# AWS CloudFortmation to Terraform Resources

In [1]:
from typing import List, Any

import re
import json
import requests
import urllib.parse
import functools

from bs4 import BeautifulSoup
from lxml import etree

In [2]:
def dump_json(filename: str, data: Any):
    with open(filename, "w") as outfile:
        outfile.write(json.dumps(data, indent=2))

## Terraform AWS Provider Docs

[Reference Documentation](https://registry.terraform.io/providers/hashicorp/aws/latest/docs)

In [3]:
AWS_PROVIDER_VERSION = "16565" # terraform-provider-aws v3.63.0
AWS_PROVIDER_DOCS_URL = (
    "https://registry.terraform.io/v2/provider-versions/"
    f"{AWS_PROVIDER_VERSION}?include=provider-docs")
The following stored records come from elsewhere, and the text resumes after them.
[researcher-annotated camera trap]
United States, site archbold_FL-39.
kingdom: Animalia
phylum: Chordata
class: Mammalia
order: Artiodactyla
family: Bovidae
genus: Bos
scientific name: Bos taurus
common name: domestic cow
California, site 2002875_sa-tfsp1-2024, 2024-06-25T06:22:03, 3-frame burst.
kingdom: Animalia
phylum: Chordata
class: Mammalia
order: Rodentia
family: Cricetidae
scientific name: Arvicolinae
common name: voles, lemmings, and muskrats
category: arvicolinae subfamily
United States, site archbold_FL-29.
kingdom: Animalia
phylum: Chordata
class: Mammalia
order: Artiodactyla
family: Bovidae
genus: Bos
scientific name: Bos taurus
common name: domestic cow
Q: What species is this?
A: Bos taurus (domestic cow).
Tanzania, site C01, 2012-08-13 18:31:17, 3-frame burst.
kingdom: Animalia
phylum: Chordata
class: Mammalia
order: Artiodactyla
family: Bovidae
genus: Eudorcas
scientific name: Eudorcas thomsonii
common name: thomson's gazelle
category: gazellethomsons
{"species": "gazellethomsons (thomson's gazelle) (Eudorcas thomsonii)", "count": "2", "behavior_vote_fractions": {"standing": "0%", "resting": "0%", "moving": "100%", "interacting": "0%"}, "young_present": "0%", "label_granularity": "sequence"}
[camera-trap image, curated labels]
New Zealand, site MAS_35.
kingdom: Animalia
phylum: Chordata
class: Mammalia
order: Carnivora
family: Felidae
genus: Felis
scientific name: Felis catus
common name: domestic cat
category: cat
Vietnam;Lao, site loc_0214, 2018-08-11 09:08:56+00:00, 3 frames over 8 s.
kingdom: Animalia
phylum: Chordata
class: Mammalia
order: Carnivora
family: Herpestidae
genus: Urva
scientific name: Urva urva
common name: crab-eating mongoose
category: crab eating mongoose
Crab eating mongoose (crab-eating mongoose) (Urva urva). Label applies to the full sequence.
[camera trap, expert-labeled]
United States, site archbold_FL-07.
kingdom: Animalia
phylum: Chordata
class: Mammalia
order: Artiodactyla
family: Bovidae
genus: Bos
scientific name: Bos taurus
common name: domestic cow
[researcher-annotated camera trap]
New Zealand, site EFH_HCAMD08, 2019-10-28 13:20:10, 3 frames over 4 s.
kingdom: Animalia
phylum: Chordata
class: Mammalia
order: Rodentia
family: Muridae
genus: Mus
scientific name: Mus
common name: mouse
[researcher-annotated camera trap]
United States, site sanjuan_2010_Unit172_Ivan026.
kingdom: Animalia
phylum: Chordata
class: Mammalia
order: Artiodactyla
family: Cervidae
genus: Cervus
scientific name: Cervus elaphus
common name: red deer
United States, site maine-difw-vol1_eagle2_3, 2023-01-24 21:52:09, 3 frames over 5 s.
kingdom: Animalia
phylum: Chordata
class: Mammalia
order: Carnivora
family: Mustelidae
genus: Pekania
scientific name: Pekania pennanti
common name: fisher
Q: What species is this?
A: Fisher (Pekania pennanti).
aws_provider_docs = requests.get(AWS_PROVIDER_DOCS_URL).json()

aws_provider_resources = list(filter(
    lambda item: item["attributes"]["category"] == "resources", aws_provider_docs["included"]
))

In [4]:
aws_tf_resources = set(map(lambda item: "aws_" + item["attributes"]["title"], aws_provider_resources))

In [5]:
dump_json("dumps/aws_terraform_provider_docs.json", aws_provider_docs)

In [6]:
dump_json("dumps/aws_tf_resources.json", sorted(aws_tf_resources))

---

## AWS CloudFormation Resources

[Reference Documentation](https://docs.aws.amazon.com/AWSCloudFormation/latest/UserGuide/aws-template-resource-type-ref.html)

In [7]:
AWS_REF_URL = ("https://docs.aws.amazon.com/AWSCloudFormation/latest/"
               "UserGuide/aws-template-resource-type-ref.html")
AWS_TOC_URL = "https://docs.aws.amazon.com/AWSCloudFormation/latest/UserGuide/toc-{service}.json"

In [8]:
ref_docs_body = requests.get(AWS_REF_URL).text

In [9]:
soup = BeautifulSoup(ref_docs_body, "html.parser")
dom = etree.HTML(str(soup))

In [10]:
def parse_toc(contents: List[Any]):
    resources = []
    for item in contents:
        if "AWS::" in item.get("title", ""):
            resources.append(item["title"])

        if len(item.get("contents", [])):
            resources.extend(parse_toc(item["contents"]))
    return resources

In [11]:
aws_cloud_formation_resource_docs = {}
aws_cloud_formation_resources = []

for link in dom.xpath('//*[@class="highlights"]/ul/li/a'):
    service = link.get("href").replace("./", "").split(".")[0]
    try:
        resource_toc = requests.get(AWS_TOC_URL.format(service=service)).json()
        aws_cloud_formation_resource_docs[service] = resource_toc
        aws_cloud_formation_resources.extend(parse_toc(resource_toc["contents"]))
    except json.decoder.JSONDecodeError:
        print(f"Unable to parse the following: {service}")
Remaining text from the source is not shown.